Why that doesn’t make us nervous:
Barter has pledged that Lady Project Org, the umbrella nonprofit, and the annual Lady Project Summit will always remain in Rhode Island.
On the role of social media in her (and others’) success:
“Social media evens the playing field and gives you an organic, intimate place to speak freely, meet others and spread a message. It makes a nonprofit with zero money on par with a big corporation with a million dollar social media budget.”
Barter is a Wisconsin native who came to Providence to attend JWU without ever having visited either. A post-graduation gig at WaterFire kept her here.
What Providence has to offer students:
“I take personal offense whenever I hear students say they ‘can’t find anything to do’ in Providence or purposely go home on the weekends. There is so much to do in Providence, and if we market it to students and make it student friendly, they are going to realize the opportunities they have while still in school and take advantage of the city they’re in.”

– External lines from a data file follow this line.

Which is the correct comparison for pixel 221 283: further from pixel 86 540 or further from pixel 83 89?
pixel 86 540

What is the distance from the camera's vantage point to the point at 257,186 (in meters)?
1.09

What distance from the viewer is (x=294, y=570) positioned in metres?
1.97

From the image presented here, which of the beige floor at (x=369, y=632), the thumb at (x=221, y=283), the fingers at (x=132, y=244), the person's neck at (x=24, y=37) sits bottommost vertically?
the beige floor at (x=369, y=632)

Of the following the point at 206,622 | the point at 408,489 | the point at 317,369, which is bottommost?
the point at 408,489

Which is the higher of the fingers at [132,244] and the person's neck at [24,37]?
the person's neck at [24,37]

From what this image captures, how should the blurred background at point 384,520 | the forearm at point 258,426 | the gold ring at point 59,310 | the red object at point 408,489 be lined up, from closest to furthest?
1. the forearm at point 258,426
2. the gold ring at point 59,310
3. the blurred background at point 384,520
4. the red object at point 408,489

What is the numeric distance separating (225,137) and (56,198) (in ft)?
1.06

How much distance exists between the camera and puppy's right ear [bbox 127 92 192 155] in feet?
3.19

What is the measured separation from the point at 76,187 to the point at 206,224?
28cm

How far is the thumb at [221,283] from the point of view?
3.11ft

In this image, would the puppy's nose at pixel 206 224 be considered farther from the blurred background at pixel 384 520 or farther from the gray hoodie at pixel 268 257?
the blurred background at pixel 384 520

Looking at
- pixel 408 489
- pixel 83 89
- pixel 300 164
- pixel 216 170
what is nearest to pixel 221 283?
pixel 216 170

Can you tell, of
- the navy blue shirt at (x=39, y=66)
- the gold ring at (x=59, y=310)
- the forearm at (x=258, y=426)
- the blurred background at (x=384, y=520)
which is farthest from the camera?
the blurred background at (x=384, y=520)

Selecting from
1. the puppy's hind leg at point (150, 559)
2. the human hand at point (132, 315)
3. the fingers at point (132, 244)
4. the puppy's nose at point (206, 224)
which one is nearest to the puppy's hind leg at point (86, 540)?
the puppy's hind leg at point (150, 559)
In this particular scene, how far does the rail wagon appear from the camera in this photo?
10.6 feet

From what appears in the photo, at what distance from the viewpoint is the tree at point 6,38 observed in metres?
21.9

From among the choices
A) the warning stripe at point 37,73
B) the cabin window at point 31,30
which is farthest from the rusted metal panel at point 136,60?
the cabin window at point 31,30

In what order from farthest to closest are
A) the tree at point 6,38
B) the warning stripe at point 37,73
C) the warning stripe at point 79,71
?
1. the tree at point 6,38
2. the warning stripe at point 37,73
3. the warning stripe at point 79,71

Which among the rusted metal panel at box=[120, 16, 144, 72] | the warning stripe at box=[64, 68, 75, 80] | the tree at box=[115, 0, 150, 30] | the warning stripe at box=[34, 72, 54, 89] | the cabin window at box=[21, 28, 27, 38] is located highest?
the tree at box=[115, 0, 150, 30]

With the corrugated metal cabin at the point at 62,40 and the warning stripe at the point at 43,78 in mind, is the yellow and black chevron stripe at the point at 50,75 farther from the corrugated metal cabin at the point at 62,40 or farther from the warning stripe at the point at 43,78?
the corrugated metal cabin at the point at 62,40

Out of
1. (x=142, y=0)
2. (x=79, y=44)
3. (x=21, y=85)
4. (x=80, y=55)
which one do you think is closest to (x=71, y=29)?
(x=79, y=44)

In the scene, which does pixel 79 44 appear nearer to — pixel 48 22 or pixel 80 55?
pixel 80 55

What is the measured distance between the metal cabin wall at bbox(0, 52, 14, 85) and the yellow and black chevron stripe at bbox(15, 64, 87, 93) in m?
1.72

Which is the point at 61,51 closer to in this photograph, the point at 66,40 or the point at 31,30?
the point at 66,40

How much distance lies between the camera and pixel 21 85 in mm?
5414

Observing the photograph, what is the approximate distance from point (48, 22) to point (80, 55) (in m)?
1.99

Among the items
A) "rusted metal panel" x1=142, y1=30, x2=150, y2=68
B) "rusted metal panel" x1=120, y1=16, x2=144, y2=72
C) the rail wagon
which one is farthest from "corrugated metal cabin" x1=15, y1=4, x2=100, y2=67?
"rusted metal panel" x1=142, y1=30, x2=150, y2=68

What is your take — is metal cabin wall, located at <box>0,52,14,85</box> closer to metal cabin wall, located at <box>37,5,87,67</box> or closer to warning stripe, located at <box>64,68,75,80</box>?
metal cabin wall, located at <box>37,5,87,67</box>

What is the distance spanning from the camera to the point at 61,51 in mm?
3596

How to keep more students in the city after school:
“I think the biggest thing is getting students connected while in school; programs like College Leadership RI and internships allow students to make connections and be part of something in the city that’s outside of their school and immediate circle. I am in Providence because of the connections I made in college and didn’t want to ‘start over’ somewhere else, when I had such a great foundation in RI.”
Her advice to budding entrepreneurs in Providence:
“If you have an idea you just need to run with it, because there are so many resources here and so many people willing to help you. I feel it’s a disservice to Providence to not even try. It’s only going to help us more to give everyone more options.”
On getting women more involved in leadership:
“We had an event at the State House where we invited three prominent women in office. And they all had a similar thought: ‘Why not me?’ And that’s what women in all industries need to ask themselves. Why not me for school board? Why not me to open this business? Why not me to be the president of this board? The opportunities are everywhere, from the boardroom to the PTA to your job. It’s up to women to encourage and support each other and take risks… When one person succeeds, we all succeed.”